### Source text:
Why Ebola Isn't Going to "Go Airborne"
And stop sounding so excited about it
We have now reached the stage of the Bundibugyo ebolavirus outbreak where the “what if it goes airborne” discussion really starts to rev up. I have been asked by numerous worried friends and family members on a daily basis if they need to worry about an Ebola pandemic as they see suspected case counts and mortality continue to grow. How could this outbreak spread so quickly to so many people over such a vast region if it weren’t transmitted like COVID or seasonal flu? Can’t viruses mutate and become more transmissible? IT HAPPENED IN OUTBREAK!
Outbreak depicts a fictional Ebola response that is entirely divorced from reality. This movie features 100% more capuchin-chasing, magical serum-making, and CDC epidemiologists dogfighting Morgan Freeman in attack helicopters to prevent him from violating the Biological Weapons Convention (BWC) than have ever occurred in any real-life Ebola outbreak to date. So when you watch this infamous scene—in which Dustin Hoffman discovers that the virus has gone airborne using the tried-and-true method of identifying mutations by looking around the room and thinking real hard—keep in mind that “IT’S AIRBORNE” is just one example of a thing in this movie that is completely implausible.
Viruses are full of surprises and I am always open to their capacity to do new things that catch us off guard. But I have studied Ebola virus pathogenesis (process by which infection causes disease) since 2012. I am very confident that a scene like this will never occur, because I spent the last 15 years studying how ebolaviruses cause disease.
Ebola viruses can infect you and kill you if you inhale them. We’ve known that since before Outbreak came out. But a person infected with Ebola will not transmit virus to others via the respiratory route. You can get Ebola from breathing it in, but you can’t give Ebola from breathing it out.
For this reason, in my opinion, we will thankfully not have to deal with an airborne variant of Ebola, because this virus will not emerge. There are a number of scientifically established reasons why not and I am going to shamelessly support some of them with my own Ebola pathogenesis research.
1. Ebola pathogenesis does not directly involve the respiratory tract
We used to call the disease that ebolaviruses cause “Ebola hemorrhagic fever.” The name changed to Ebola virus disease (EVD) after the 2014 West African epidemic, in which more than 28,000 people were infected. In diverse hosts—like humans—you will see many diverse disease outcomes. After so many people got Ebola, we learned that people don’t always get hemorrhagic disease. Some people with Ebola have severe gastrointestinal disease, where they can lose liters of fluid through vomiting or diarrhea. Some people can have neurological, sensory, or cognitive problems. Some people develop sequelae that sound an awful lot like “long Ebola.” Ebola can persist in survivors and be sexually transmitted years later for reasons we don’t fully understand. But one thing Ebola is not is a primary cause of severe respiratory pathology (damage/injury). I could only find a single case report of viral pneumonia seemingly caused by Ebola, in an Italian physician who was evacuated from Sierra Leone.

### Information provided:
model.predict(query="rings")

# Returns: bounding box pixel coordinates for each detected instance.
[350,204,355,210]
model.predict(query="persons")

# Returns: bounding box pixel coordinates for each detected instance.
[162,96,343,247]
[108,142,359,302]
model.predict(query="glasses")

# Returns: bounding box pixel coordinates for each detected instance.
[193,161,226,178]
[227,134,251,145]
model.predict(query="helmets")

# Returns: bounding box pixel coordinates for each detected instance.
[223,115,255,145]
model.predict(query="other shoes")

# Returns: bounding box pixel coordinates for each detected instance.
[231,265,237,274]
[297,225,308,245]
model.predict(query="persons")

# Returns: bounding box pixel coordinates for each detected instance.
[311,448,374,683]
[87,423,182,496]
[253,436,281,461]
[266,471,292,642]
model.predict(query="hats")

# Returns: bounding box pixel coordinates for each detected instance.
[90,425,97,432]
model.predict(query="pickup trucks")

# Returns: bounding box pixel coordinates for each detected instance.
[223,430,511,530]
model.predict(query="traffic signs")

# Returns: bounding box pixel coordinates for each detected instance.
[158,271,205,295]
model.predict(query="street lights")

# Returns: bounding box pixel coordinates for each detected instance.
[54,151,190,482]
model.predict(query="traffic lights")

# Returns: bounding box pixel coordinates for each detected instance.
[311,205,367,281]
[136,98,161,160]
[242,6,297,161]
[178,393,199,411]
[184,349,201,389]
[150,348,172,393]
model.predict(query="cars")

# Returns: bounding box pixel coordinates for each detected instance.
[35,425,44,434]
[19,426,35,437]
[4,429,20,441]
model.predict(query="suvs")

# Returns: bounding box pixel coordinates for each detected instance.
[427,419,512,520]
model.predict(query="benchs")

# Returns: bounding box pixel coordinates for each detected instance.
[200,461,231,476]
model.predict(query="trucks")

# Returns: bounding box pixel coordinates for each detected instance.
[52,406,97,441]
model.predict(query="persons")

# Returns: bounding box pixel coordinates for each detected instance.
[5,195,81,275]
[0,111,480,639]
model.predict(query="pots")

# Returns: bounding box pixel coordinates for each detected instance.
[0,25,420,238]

### Exercise tasks:
**a.** In the article on why Ebola won't go airborne, list the things the sentence beginning "This movie features" says Outbreak shows.
**b.** According to the article on why Ebola won't go airborne, how many people were infected in the 2014 West African epidemic?
**c.** Continue the article on why Ebola won't go airborne, starting after its last sentence.
The records are unrelated to the article on why Ebola won't go airborne and serve as separate material.

### Exercise results:
**a.**
- Capuchin-chasing
- Magical serum-making
- CDC epidemiologists dogfighting Morgan Freeman in attack helicopters to prevent him from violating the Biological Weapons Convention (BWC)

**b.** More than 28,000 people.

**c.**
Although Ebola causes some conditions associated with respiratory disease ranging from mild (nasal congestion, sore throat, cough) to severe (pulmonary edema), this is not because the virus is directly infecting the cells lining the airway. It is because, in the earlier stages of the disease, the mild symptoms also suggest activation of antiviral and inflammatory host response pathways. When these pathways are activated, a variety of different cell types will make cytokines and chemokines, which are basically protein messengers that alert other cells about an infection or injury. When immune cells in the bloodstream detect cytokines and chemokines, they follow the trail of chemical messages to the site of the injury.
Because they can regulate powerful immune responses, inflammatory cytokines can themselves cause injury if they are uncontrolled. They cause hyperinflammation of any cell that is in contact with the bloodstream or lymphatic system. They activate immune effector cells nonspecifically, causing extensive tissue injury. They kill immune cells capable of clearing the infection and regulating the immune response. Ebola’s primary mechanism of injury is the cytokine storm: systemic, uncontrolled circulation of potent inflammatory cytokines that is as destructive and chaotic as it sounds.
The Ebola cytokine storm does very specific things to the vascular system, including messing with its most important function: keeping blood in. Blood vessels have to allow immune cells to leave circulation when they respond to infections and injuries throughout the body without causing bleeding. Inflammatory cytokines normally allow the vascular endothelial cells that line the capillaries to open up enough to let immune cells get to the combat zone so they can unleash Th1 polarized hell on a burgeoning viral infection. Cytokines can also activate the blood clotting system, to prevent bleeding as part of the inflammatory response to injury. This is especially important in capillaries, where the vascular barrier is only as thick as a single endothelial cell.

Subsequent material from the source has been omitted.